Substitute "straight-line distance" for "spatial distance" in the rows running from the line holding "Is point (143, 180)" through the end of the rows, inclusive, and reproduce them with nothing else changed. Leave the pictures out.

● Exercise data:
#####

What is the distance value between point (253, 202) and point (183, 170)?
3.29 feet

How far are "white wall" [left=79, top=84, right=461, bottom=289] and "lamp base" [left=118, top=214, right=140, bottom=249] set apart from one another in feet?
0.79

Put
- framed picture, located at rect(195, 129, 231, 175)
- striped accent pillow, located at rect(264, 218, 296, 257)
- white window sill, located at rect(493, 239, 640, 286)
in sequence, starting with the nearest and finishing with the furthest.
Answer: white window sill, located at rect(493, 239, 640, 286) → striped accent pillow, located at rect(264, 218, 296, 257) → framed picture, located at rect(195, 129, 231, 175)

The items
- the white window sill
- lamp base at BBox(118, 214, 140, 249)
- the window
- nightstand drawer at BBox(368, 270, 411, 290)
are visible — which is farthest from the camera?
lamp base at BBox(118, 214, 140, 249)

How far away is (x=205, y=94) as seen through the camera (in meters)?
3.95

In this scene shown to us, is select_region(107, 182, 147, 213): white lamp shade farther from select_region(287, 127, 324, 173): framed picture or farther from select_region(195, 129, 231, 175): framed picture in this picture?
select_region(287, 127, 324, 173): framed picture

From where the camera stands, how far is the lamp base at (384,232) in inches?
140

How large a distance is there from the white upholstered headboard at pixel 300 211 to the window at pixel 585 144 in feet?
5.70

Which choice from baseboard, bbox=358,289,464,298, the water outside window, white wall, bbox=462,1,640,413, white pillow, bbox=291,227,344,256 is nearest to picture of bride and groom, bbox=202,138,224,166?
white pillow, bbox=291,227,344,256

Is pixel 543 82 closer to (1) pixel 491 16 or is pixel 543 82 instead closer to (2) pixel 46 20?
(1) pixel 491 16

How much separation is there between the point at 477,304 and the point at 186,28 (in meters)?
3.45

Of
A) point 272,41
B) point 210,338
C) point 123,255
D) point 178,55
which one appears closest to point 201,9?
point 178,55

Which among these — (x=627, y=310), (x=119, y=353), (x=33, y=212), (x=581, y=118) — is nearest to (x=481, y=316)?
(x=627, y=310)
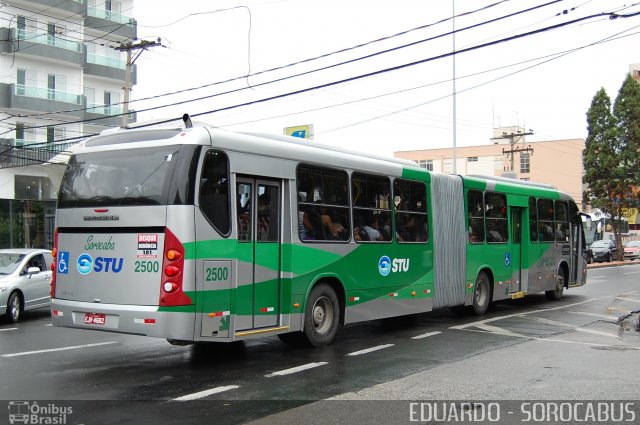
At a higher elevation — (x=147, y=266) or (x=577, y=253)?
(x=147, y=266)

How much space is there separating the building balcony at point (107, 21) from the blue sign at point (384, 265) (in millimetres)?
35839

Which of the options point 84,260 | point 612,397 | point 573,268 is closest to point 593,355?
point 612,397

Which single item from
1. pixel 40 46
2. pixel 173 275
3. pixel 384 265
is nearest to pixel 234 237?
pixel 173 275

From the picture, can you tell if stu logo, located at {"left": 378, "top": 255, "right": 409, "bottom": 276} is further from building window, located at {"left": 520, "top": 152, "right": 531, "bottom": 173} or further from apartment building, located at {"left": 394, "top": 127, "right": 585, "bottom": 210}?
building window, located at {"left": 520, "top": 152, "right": 531, "bottom": 173}

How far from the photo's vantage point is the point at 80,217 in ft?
28.2

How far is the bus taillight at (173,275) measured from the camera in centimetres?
771

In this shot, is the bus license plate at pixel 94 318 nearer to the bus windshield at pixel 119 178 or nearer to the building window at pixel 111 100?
the bus windshield at pixel 119 178

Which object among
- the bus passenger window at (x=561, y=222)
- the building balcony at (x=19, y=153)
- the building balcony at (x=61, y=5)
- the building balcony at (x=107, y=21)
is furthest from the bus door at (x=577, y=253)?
the building balcony at (x=61, y=5)

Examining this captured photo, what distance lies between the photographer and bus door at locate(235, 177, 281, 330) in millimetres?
8641

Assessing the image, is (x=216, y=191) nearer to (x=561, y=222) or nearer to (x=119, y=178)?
(x=119, y=178)

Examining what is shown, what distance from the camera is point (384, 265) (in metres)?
11.5

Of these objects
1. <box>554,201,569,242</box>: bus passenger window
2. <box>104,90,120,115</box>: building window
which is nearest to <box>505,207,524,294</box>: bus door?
<box>554,201,569,242</box>: bus passenger window

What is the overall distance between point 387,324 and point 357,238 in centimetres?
321

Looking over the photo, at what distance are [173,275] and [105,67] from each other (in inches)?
1594
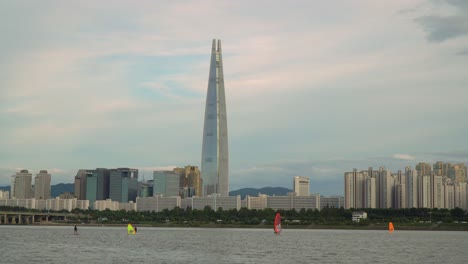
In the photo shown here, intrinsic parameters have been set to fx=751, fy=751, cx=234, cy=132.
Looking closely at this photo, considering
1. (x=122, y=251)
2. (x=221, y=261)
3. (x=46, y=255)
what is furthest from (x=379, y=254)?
(x=46, y=255)

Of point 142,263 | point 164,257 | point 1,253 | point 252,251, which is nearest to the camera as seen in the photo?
point 142,263

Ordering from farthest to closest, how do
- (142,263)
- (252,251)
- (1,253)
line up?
1. (252,251)
2. (1,253)
3. (142,263)

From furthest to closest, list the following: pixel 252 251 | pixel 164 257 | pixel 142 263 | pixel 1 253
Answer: pixel 252 251
pixel 1 253
pixel 164 257
pixel 142 263

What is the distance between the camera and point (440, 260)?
8181cm

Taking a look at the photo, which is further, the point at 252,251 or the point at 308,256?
the point at 252,251

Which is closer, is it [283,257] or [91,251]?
[283,257]

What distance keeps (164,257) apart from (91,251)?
47.6 ft

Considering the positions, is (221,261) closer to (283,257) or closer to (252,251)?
(283,257)

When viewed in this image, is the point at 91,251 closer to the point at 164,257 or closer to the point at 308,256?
the point at 164,257

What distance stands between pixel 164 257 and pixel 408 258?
27.2 m

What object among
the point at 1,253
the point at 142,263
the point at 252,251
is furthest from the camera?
the point at 252,251

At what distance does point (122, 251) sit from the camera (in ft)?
303

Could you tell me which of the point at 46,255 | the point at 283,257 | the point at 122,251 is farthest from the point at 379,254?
the point at 46,255

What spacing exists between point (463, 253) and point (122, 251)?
42.8m
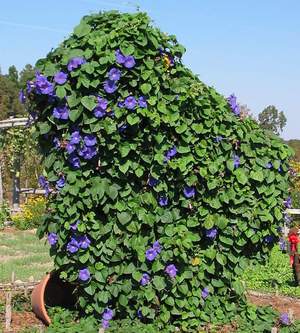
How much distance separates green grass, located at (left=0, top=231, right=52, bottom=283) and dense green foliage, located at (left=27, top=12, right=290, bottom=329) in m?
3.37

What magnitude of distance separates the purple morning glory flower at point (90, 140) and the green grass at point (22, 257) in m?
3.77

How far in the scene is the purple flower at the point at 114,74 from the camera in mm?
4238

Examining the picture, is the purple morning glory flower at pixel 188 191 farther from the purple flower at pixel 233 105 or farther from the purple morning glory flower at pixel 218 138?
the purple flower at pixel 233 105

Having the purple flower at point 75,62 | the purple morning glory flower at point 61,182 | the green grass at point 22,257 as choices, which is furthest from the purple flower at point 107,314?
the green grass at point 22,257

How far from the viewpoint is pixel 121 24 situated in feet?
14.2

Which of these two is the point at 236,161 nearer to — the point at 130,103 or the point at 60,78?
the point at 130,103

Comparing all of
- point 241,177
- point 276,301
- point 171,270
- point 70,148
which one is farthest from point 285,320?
point 70,148

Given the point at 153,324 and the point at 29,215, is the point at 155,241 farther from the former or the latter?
the point at 29,215

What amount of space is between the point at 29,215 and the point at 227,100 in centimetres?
1061

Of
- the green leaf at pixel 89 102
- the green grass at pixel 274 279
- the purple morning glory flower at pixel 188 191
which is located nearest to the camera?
the green leaf at pixel 89 102

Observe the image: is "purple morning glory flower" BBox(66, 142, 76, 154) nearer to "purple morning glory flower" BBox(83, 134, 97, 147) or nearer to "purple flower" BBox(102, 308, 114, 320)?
"purple morning glory flower" BBox(83, 134, 97, 147)

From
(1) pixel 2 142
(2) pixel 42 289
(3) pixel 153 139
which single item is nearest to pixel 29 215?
(1) pixel 2 142

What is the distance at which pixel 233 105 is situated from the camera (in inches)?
193

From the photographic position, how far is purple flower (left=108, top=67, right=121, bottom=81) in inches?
167
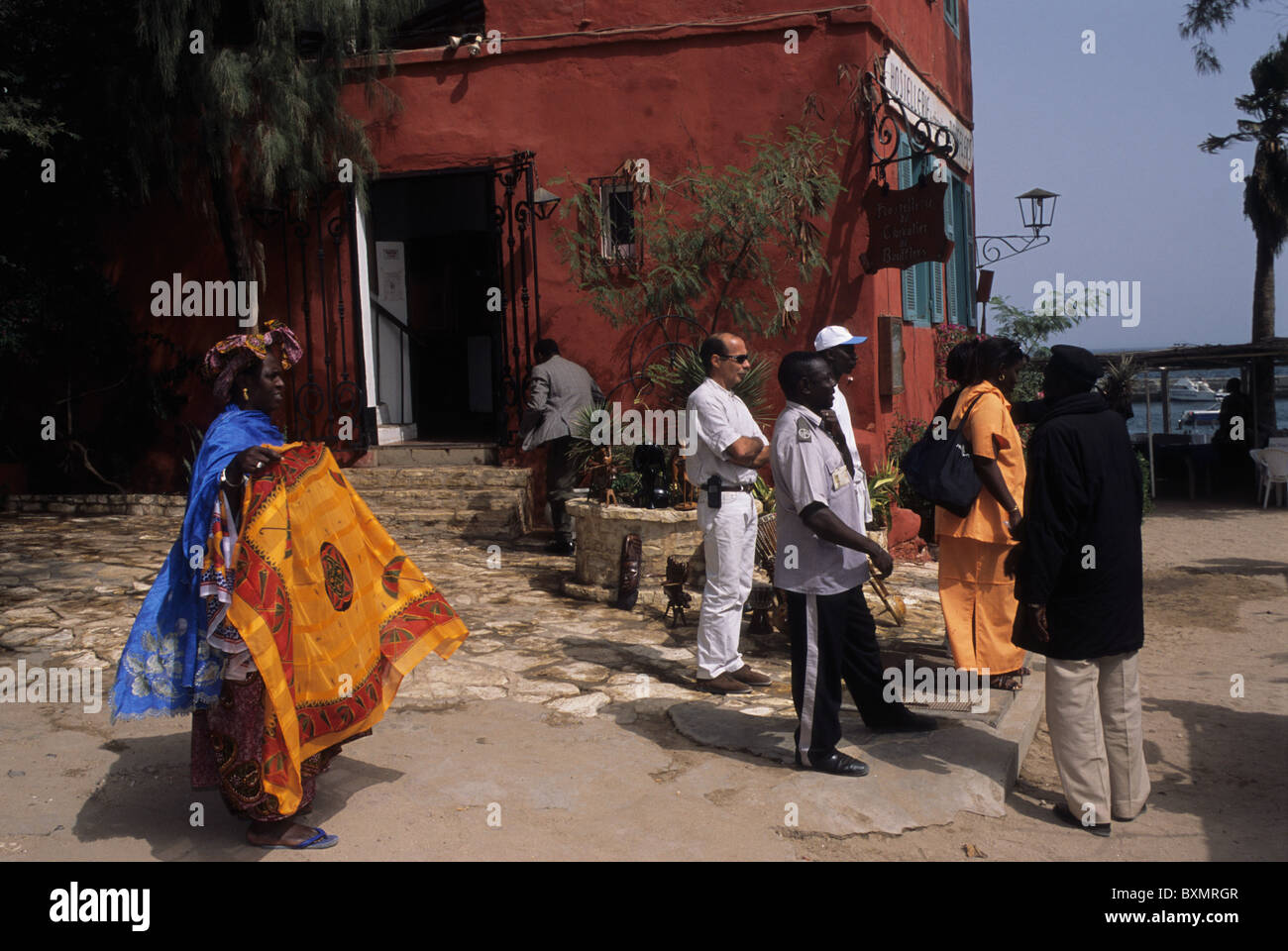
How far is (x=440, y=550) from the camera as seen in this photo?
9.75 metres

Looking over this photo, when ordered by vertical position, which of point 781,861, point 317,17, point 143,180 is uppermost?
point 317,17

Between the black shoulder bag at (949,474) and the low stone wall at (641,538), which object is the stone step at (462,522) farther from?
the black shoulder bag at (949,474)

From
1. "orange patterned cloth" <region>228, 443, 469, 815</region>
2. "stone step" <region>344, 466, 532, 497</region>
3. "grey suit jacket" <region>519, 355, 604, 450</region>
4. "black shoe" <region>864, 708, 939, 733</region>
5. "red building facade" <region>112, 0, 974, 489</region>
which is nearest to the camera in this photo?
"orange patterned cloth" <region>228, 443, 469, 815</region>

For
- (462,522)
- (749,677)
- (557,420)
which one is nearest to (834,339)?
(749,677)

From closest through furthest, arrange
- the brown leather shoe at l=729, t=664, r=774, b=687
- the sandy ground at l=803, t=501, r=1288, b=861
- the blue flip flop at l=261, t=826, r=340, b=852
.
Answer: the blue flip flop at l=261, t=826, r=340, b=852 → the sandy ground at l=803, t=501, r=1288, b=861 → the brown leather shoe at l=729, t=664, r=774, b=687

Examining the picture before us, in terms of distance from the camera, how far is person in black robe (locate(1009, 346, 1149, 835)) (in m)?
4.29

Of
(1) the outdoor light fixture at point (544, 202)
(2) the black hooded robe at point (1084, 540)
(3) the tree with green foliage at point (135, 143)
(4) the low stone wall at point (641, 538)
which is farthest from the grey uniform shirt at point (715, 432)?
(3) the tree with green foliage at point (135, 143)

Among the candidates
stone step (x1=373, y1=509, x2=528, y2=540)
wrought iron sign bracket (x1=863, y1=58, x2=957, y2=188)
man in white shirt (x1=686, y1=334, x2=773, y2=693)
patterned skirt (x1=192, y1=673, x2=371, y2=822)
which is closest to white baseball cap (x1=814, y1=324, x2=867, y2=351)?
man in white shirt (x1=686, y1=334, x2=773, y2=693)

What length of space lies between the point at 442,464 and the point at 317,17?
428cm

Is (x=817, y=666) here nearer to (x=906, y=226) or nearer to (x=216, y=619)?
(x=216, y=619)

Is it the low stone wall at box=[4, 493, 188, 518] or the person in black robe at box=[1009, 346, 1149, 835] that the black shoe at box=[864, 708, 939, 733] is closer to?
the person in black robe at box=[1009, 346, 1149, 835]

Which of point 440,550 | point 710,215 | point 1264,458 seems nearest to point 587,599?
point 440,550

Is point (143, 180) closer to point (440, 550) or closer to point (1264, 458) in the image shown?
point (440, 550)

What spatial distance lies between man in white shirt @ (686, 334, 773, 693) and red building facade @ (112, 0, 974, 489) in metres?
4.11
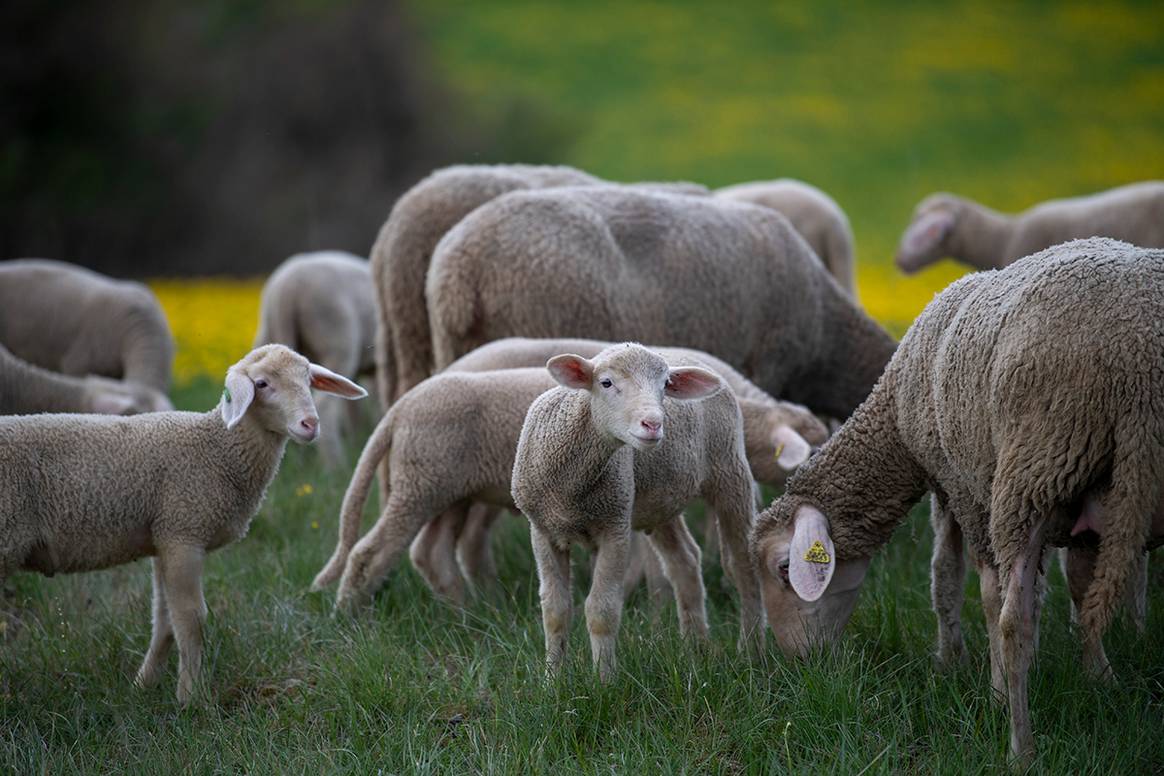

#####

● Written solution:
Is point (143, 180) closer to point (440, 550) or closer to point (1264, 458) in the image shown?
point (440, 550)

What straight-line distance lies between man in white shirt @ (686, 334, 773, 693) and red building facade @ (112, 0, 974, 489) in metres?
4.11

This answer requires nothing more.